AIM OF THE EXERCISE
Continue the passage about saving money on Amazon ECS from where it stops.

Another option to save money is Compute Savings Plan, which is basically a commitment that you make to AWS to pay a certain amount of money upfront for Compute, and basically you will be able to use these computes that you are buying upfront at a discount. And it doesn't really lock you in on the type of instances that you can use. You have some flexibility to shift the compute as you go. So you are making this commitment for at least one year, up to three years.
So of course you cannot predict what is your use case going forward in the future, so AWS gives you some room to maneuver that, to try to figure out if you want to switch to different compute, you can do that. And it is actually quite interesting, so we will have a link to the specific page with the Saving Plan Calculator, if you want to play around with this idea. But basically you can get from 20 to 52% saving with Fargate, and up to 66% with EC2, and always depending on instance type, region, and so on.
Now another similar concept, and another way that you might be using to save money with ECS, is to use Reserved Instances, which is something where basically you are literally buying upfront instances, and you get locked into that specific type of instance, and that will give you up to 72% saving with fixed distance classes. And finally, another idea that we have here is ECS Anywhere, which is basically the option that we mentioned before where you can run ECS on your own hardware.
So basically you are running containers on your own data center, on your own spare hardware that you have available somewhere else outside AWS, and you don't pay, of course, for that hardware because we assume you already have it, so you probably send you already purchased, but there is a charge that AWS adds for every single instance that is connected to ECS. It's very low, it's about $0.01 per hour, but it's something that you need to keep in mind, maybe if you have thousands of smaller instances in regards instead if you have a few very big instances.

EXTRACTED INFORMATION
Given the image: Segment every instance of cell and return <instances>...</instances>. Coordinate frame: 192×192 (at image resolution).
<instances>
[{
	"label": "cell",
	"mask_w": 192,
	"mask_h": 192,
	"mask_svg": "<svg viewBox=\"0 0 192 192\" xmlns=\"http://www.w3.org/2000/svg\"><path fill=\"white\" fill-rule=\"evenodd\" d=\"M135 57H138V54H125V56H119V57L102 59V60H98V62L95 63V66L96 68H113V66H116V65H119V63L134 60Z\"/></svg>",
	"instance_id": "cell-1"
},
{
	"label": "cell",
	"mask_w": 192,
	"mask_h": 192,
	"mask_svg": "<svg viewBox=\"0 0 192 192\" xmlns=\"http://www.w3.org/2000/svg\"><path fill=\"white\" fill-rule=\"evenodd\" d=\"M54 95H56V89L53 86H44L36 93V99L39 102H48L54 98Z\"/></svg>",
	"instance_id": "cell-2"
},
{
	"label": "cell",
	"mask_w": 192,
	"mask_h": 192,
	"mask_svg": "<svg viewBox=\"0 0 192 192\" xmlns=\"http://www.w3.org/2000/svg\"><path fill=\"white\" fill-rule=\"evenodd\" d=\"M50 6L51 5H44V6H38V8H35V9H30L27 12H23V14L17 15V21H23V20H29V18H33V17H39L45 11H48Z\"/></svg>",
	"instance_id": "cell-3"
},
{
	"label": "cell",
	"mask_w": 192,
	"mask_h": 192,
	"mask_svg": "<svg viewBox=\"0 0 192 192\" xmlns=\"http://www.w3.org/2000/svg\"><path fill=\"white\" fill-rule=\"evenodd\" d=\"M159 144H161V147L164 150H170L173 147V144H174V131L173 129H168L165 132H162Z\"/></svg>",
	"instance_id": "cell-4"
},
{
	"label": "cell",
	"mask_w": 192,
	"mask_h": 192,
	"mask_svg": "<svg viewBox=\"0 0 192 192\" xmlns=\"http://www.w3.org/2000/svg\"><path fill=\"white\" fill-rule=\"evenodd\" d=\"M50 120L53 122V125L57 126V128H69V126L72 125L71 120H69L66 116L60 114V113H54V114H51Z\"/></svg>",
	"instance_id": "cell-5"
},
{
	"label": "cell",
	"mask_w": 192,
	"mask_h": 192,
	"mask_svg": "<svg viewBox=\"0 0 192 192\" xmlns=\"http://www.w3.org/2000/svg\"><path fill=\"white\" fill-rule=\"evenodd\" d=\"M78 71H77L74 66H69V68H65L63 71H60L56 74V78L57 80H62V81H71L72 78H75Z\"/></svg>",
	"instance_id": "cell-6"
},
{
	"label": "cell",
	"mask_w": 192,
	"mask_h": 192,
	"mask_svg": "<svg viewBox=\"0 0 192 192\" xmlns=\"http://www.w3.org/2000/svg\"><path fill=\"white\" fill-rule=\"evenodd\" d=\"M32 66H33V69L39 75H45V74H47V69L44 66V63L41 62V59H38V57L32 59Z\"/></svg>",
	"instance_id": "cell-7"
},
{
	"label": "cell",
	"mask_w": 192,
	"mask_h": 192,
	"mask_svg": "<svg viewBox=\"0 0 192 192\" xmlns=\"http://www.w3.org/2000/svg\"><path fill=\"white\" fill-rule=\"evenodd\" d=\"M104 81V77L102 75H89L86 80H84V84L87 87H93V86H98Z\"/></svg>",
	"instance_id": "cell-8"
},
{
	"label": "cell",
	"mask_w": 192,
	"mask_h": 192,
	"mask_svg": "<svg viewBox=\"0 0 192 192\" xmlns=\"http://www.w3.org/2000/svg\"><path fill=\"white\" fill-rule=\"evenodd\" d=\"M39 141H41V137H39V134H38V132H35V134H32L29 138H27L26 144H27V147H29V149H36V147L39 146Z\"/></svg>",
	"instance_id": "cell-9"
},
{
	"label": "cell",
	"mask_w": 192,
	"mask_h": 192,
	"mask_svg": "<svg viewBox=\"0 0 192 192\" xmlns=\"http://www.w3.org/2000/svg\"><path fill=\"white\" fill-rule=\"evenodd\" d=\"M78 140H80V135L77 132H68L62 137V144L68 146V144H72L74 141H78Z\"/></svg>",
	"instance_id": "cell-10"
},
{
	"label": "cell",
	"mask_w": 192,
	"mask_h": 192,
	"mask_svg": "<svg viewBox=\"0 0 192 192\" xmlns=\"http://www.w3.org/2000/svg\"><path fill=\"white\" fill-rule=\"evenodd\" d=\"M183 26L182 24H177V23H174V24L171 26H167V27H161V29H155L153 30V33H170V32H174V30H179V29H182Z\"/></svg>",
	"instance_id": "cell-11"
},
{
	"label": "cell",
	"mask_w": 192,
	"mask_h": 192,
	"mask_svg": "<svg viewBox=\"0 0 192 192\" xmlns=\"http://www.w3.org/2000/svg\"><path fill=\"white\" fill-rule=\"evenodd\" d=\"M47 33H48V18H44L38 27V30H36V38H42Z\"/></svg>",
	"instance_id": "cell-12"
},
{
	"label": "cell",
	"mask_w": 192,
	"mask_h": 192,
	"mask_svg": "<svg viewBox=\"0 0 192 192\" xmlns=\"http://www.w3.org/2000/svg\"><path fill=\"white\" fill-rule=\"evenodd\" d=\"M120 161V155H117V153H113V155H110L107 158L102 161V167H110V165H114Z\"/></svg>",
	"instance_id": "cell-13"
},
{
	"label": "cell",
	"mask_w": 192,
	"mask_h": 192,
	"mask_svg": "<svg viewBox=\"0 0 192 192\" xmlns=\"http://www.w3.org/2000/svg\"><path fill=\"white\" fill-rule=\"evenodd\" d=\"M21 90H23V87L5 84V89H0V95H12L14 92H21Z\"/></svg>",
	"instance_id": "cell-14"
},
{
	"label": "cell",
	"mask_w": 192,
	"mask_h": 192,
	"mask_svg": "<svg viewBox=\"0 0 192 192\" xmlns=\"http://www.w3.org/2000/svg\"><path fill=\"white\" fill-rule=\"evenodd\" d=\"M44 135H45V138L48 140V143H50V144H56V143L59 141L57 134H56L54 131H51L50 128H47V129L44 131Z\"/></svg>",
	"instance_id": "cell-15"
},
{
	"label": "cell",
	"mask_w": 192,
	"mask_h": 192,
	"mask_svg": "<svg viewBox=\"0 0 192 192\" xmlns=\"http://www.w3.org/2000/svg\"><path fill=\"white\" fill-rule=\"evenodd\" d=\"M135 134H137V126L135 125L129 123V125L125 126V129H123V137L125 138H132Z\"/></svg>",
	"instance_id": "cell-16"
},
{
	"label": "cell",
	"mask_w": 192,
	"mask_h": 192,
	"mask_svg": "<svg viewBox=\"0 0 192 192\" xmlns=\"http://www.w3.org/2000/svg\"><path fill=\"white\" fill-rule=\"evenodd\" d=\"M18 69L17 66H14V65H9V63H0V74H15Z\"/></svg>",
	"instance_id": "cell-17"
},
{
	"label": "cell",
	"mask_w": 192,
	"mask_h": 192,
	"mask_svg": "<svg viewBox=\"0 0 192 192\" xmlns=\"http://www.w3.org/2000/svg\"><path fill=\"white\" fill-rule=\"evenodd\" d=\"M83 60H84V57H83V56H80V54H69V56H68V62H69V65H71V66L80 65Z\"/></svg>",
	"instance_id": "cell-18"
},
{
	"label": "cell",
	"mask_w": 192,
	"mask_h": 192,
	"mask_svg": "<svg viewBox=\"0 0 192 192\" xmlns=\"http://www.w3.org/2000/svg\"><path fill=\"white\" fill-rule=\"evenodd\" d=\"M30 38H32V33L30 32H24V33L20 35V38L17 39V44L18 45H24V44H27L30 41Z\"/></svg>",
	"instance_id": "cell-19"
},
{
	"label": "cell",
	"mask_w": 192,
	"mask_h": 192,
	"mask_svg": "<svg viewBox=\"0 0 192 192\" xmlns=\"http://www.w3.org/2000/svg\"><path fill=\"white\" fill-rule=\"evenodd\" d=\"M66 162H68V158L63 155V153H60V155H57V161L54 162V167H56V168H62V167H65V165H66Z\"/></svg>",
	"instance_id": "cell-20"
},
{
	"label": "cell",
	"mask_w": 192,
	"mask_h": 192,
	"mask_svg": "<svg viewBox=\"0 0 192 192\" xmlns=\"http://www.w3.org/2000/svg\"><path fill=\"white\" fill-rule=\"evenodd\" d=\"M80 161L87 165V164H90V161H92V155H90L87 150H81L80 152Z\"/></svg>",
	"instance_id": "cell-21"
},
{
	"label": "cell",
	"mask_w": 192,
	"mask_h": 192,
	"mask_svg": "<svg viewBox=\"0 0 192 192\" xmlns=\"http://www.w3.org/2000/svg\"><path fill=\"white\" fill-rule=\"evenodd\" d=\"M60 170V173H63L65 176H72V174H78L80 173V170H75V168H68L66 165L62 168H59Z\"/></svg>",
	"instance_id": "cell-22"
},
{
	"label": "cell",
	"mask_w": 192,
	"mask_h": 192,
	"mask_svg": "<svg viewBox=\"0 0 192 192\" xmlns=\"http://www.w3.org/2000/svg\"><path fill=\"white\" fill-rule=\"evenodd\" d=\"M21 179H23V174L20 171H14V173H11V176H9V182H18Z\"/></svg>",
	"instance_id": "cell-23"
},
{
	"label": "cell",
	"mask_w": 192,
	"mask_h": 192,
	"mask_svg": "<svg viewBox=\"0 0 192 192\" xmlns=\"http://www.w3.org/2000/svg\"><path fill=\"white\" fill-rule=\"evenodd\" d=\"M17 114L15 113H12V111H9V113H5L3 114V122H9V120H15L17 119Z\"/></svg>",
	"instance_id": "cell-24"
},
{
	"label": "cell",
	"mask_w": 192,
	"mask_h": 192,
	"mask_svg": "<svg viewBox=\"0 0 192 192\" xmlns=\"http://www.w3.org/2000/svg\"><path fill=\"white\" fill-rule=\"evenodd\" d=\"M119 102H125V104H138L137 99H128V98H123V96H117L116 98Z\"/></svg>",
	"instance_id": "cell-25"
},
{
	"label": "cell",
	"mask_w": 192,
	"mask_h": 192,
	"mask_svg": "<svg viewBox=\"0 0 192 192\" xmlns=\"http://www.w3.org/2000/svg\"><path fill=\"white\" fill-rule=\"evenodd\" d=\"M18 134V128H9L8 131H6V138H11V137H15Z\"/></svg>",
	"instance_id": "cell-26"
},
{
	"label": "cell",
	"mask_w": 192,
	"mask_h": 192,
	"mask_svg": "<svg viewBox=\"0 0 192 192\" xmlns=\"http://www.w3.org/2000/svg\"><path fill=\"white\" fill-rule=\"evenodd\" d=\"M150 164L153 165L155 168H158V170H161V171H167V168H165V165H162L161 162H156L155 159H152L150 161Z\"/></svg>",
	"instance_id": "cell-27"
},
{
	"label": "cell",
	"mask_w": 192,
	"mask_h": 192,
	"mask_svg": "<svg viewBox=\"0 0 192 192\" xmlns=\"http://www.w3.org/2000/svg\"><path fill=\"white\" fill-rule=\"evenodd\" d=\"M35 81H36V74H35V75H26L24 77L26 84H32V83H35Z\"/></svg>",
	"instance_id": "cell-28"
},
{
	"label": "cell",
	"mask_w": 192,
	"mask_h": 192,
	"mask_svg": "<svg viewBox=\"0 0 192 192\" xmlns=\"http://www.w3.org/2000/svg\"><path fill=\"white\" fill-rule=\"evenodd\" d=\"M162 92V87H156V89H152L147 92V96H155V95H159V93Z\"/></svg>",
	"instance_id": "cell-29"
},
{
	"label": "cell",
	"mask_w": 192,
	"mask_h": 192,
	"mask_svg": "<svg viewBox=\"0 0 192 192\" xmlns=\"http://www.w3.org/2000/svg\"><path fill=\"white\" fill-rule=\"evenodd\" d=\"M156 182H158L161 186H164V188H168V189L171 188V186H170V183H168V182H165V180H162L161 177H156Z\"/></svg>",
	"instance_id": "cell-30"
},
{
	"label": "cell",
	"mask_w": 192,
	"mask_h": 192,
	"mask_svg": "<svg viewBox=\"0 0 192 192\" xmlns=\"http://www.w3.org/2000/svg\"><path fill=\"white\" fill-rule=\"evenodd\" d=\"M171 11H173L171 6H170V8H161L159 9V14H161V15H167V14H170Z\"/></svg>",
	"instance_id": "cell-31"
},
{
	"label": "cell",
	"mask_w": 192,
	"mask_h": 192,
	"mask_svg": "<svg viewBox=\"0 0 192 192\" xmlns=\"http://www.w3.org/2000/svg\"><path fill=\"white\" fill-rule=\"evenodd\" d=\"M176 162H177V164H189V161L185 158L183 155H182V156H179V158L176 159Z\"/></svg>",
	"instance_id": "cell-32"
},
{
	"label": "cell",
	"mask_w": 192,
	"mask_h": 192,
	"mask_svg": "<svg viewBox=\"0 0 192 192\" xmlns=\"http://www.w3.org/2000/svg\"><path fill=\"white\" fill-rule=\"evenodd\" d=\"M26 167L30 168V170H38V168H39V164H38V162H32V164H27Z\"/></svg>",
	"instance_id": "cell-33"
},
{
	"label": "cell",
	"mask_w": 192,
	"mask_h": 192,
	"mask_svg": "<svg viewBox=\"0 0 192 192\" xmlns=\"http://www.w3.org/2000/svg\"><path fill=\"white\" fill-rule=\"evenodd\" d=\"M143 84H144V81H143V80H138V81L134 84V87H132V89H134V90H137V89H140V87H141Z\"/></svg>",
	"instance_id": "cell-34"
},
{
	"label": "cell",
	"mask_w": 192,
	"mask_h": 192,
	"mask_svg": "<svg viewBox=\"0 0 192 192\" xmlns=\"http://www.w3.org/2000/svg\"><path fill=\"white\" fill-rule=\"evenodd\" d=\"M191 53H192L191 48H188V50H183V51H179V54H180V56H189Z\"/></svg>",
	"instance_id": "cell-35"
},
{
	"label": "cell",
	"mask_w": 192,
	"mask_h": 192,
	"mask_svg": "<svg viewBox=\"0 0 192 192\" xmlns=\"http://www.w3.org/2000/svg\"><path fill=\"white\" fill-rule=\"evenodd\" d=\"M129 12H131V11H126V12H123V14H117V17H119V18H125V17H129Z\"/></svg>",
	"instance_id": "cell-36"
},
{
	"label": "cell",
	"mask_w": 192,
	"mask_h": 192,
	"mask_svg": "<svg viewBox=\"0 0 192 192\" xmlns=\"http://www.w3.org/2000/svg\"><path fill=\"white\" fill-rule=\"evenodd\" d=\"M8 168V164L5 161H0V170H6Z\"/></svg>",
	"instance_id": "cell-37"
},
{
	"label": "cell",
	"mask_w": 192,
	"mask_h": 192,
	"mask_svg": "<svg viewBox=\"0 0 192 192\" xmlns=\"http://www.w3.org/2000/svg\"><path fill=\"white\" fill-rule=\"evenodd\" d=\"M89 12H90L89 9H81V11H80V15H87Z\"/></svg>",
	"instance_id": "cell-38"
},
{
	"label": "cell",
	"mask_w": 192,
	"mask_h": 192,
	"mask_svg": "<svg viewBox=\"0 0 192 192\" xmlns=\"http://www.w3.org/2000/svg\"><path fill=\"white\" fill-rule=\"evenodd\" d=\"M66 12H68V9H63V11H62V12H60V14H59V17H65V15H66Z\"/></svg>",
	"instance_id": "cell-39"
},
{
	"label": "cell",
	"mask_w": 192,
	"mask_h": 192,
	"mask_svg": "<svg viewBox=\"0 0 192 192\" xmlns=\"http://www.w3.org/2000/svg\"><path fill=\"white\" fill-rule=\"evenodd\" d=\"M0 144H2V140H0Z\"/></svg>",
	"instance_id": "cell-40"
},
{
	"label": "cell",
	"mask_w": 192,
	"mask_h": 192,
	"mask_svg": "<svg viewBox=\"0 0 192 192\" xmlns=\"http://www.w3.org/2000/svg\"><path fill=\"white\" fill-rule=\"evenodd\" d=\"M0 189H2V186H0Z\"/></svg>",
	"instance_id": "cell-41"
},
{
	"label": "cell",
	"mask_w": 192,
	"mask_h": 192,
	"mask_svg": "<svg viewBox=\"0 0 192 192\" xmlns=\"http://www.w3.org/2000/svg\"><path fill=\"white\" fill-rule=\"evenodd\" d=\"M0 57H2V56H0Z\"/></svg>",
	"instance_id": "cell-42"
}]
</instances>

REPLY TO THE TASK
So the next question is, can you mix cost savings? And meaning, can you mix these strategies of cost saving? Of course you can. For instance, you can mix using a Graviton processor with Savings Plans, but you cannot use Savings Plans with Spot. So something to keep in mind that there is some flexibility there to use different strategies and combine them, but not every single strategy can be used together with the other.
Another point is if you are doing cost optimization, you might have this question. Do you always go for EC2 or do you go for Fargate? Because for what we said so far, EC2 seems to be cheaper in general, so you might be thinking, should I just use EC2 and not Fargate and save money that way? It is actually a very interesting question. It's very hard to answer in absolute, but in general we feel that it's not necessarily a good idea because the price difference is not that much, and we need to remember that EC2, you still have to manage your instances, while Fargate is doing all that work for you.
When you need compute capacity, AWS will figure out on which EC2s to run that compute capacity, and it's not up to you to provision those instances and make sure that they are secure, that they are connected to the network in the right way, and all these kind of things that you will need to do on your own. So you definitely get slightly cheaper prices when you go with your own EC2 if you just look at the cost of literally running that particular workload, but at the same time you have to take on board on you all the additional cost of managing those instances. So from a total cost of ownership perspective, Fargate still seems a lot more convenient than EC2, considering that the price difference is not that high after all. So I suppose that the question that we can try to address next is how do you set up ECS to use Spot instances?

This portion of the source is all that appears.